__WRITTEN REQUEST__: Retype each of the rows below character for character, without changing anything.

__INFORMATION PROVIDED__:

★ ★ ★

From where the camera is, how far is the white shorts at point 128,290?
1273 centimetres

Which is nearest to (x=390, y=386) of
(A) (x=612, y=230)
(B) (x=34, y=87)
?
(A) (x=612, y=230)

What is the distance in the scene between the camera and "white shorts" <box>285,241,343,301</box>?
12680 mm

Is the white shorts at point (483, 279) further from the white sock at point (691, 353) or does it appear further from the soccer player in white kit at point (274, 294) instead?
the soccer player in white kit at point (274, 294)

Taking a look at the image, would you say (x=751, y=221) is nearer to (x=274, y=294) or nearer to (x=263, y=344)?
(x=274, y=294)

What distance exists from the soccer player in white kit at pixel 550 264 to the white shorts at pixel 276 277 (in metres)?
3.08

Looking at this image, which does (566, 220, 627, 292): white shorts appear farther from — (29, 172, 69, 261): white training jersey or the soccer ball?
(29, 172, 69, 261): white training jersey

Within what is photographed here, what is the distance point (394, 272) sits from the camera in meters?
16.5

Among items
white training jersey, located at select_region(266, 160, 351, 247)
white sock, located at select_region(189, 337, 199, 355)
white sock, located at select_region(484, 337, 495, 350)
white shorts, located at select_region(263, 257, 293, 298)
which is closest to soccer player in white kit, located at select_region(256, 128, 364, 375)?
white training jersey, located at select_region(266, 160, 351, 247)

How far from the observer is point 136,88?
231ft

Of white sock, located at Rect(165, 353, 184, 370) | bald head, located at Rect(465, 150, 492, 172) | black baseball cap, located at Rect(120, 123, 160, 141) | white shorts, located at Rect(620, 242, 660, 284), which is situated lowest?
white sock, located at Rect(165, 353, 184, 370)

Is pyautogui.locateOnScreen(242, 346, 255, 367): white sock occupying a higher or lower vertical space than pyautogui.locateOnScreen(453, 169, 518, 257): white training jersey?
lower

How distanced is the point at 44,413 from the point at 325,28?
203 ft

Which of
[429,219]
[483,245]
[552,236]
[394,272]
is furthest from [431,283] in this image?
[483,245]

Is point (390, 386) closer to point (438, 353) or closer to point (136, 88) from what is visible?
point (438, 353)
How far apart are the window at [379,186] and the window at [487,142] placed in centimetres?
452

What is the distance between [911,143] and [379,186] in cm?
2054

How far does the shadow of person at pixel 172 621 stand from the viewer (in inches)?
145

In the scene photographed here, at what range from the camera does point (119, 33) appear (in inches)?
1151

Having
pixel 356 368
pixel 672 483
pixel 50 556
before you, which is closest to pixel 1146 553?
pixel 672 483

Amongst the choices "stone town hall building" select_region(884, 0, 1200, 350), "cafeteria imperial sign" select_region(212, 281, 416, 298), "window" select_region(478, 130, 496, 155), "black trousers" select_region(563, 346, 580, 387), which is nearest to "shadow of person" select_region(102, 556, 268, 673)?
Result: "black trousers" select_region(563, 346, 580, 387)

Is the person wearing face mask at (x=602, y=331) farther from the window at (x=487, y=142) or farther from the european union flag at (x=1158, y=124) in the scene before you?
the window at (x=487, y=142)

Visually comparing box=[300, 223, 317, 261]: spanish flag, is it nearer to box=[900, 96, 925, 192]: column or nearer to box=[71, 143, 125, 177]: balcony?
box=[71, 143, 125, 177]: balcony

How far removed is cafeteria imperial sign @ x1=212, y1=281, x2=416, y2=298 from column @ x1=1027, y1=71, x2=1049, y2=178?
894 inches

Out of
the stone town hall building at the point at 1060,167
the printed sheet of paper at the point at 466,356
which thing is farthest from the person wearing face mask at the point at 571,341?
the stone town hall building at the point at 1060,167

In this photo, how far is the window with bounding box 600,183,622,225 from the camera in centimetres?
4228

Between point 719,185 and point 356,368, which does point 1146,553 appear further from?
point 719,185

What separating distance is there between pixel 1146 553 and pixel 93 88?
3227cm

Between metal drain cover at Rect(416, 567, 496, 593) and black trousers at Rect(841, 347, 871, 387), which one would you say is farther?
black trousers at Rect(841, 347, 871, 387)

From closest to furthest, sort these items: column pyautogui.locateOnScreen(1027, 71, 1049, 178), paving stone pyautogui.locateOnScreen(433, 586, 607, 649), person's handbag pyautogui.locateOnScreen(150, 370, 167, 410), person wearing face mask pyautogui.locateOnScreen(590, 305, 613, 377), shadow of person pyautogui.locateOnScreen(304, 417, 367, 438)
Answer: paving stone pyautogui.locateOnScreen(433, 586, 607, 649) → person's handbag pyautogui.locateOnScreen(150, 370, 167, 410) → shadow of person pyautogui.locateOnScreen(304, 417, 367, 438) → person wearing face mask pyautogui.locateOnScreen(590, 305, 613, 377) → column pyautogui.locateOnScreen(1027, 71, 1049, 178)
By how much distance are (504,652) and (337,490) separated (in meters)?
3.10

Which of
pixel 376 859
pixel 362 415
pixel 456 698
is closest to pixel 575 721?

★ ★ ★

__OUTPUT BELOW__:
From where the camera is, how far is the white shorts at point 128,290?
1273 centimetres

Which is nearest to (x=390, y=386) of
(A) (x=612, y=230)
(B) (x=34, y=87)
?
(A) (x=612, y=230)

What is the distance in the scene between the camera and "white shorts" <box>285,241,343,301</box>?
12680 mm

Is the white shorts at point (483, 279) further from the white sock at point (691, 353) or does it appear further from the soccer player in white kit at point (274, 294) instead?
the soccer player in white kit at point (274, 294)

Taking a look at the image, would you say (x=751, y=221) is nearer to (x=274, y=294) or nearer to (x=263, y=344)?
(x=274, y=294)

What distance exists from the soccer player in white kit at pixel 550 264 to the white shorts at pixel 276 277 (in metres)?
3.08

Looking at this image, which does (566, 220, 627, 292): white shorts appear farther from — (29, 172, 69, 261): white training jersey or the soccer ball?
(29, 172, 69, 261): white training jersey

Within what is photographed here, what is the distance point (394, 272) sits from the camera in meters?
16.5

Among items
white training jersey, located at select_region(266, 160, 351, 247)
white sock, located at select_region(189, 337, 199, 355)
white sock, located at select_region(484, 337, 495, 350)
white shorts, located at select_region(263, 257, 293, 298)
which is closest to soccer player in white kit, located at select_region(256, 128, 364, 375)?
white training jersey, located at select_region(266, 160, 351, 247)

How far from the observer is point 136,88?
231ft

Of white sock, located at Rect(165, 353, 184, 370) | bald head, located at Rect(465, 150, 492, 172) | black baseball cap, located at Rect(120, 123, 160, 141) | white shorts, located at Rect(620, 242, 660, 284), which is situated lowest?
white sock, located at Rect(165, 353, 184, 370)

Is pyautogui.locateOnScreen(242, 346, 255, 367): white sock occupying a higher or lower vertical space than pyautogui.locateOnScreen(453, 169, 518, 257): white training jersey?
lower

How distanced is the point at 44,413 from the point at 325,28?
203 ft

Which of
[429,219]
[483,245]
[552,236]
[394,272]
is furthest from [431,283] in this image?
[483,245]

Is point (390, 386) closer to point (438, 353) or closer to point (136, 88) from what is visible?
point (438, 353)
How far apart are the window at [379,186] and the window at [487,142] placed in centimetres?
452

What is the distance between [911,143] and [379,186] in cm?
2054

How far does the shadow of person at pixel 172 621 stand from the viewer (in inches)?
145

In the scene photographed here, at what range from the camera does point (119, 33) appear (in inches)?
1151

Having
pixel 356 368
pixel 672 483
pixel 50 556
before you, which is closest to pixel 1146 553?
pixel 672 483

Amongst the choices "stone town hall building" select_region(884, 0, 1200, 350), "cafeteria imperial sign" select_region(212, 281, 416, 298), "window" select_region(478, 130, 496, 155), "black trousers" select_region(563, 346, 580, 387), which is nearest to "shadow of person" select_region(102, 556, 268, 673)?
Result: "black trousers" select_region(563, 346, 580, 387)

Is the person wearing face mask at (x=602, y=331) farther from the window at (x=487, y=142) or farther from the european union flag at (x=1158, y=124) in the scene before you?
the window at (x=487, y=142)

Visually comparing box=[300, 223, 317, 261]: spanish flag, is it nearer to box=[900, 96, 925, 192]: column or nearer to box=[71, 143, 125, 177]: balcony?
box=[71, 143, 125, 177]: balcony

How far removed is cafeteria imperial sign @ x1=212, y1=281, x2=416, y2=298 from column @ x1=1027, y1=71, x2=1049, y2=178?
894 inches

Out of
the stone town hall building at the point at 1060,167
the printed sheet of paper at the point at 466,356
which thing is farthest from the person wearing face mask at the point at 571,341?
the stone town hall building at the point at 1060,167

In this photo, how far is the window with bounding box 600,183,622,225 from the camera in centimetres?
4228

Between point 719,185 and point 356,368, which does point 1146,553 appear further from?
point 719,185

What separating distance is there between pixel 1146 553 and pixel 93 88?
3227cm

Between metal drain cover at Rect(416, 567, 496, 593) and black trousers at Rect(841, 347, 871, 387), which one would you say is farther?
black trousers at Rect(841, 347, 871, 387)

From closest to furthest, sort these items: column pyautogui.locateOnScreen(1027, 71, 1049, 178), paving stone pyautogui.locateOnScreen(433, 586, 607, 649), person's handbag pyautogui.locateOnScreen(150, 370, 167, 410), person wearing face mask pyautogui.locateOnScreen(590, 305, 613, 377), shadow of person pyautogui.locateOnScreen(304, 417, 367, 438)
Answer: paving stone pyautogui.locateOnScreen(433, 586, 607, 649) → person's handbag pyautogui.locateOnScreen(150, 370, 167, 410) → shadow of person pyautogui.locateOnScreen(304, 417, 367, 438) → person wearing face mask pyautogui.locateOnScreen(590, 305, 613, 377) → column pyautogui.locateOnScreen(1027, 71, 1049, 178)
By how much distance are (504,652) and (337,490) separated (in meters)?
3.10

Which of
pixel 376 859
pixel 362 415
pixel 456 698
is closest to pixel 575 721?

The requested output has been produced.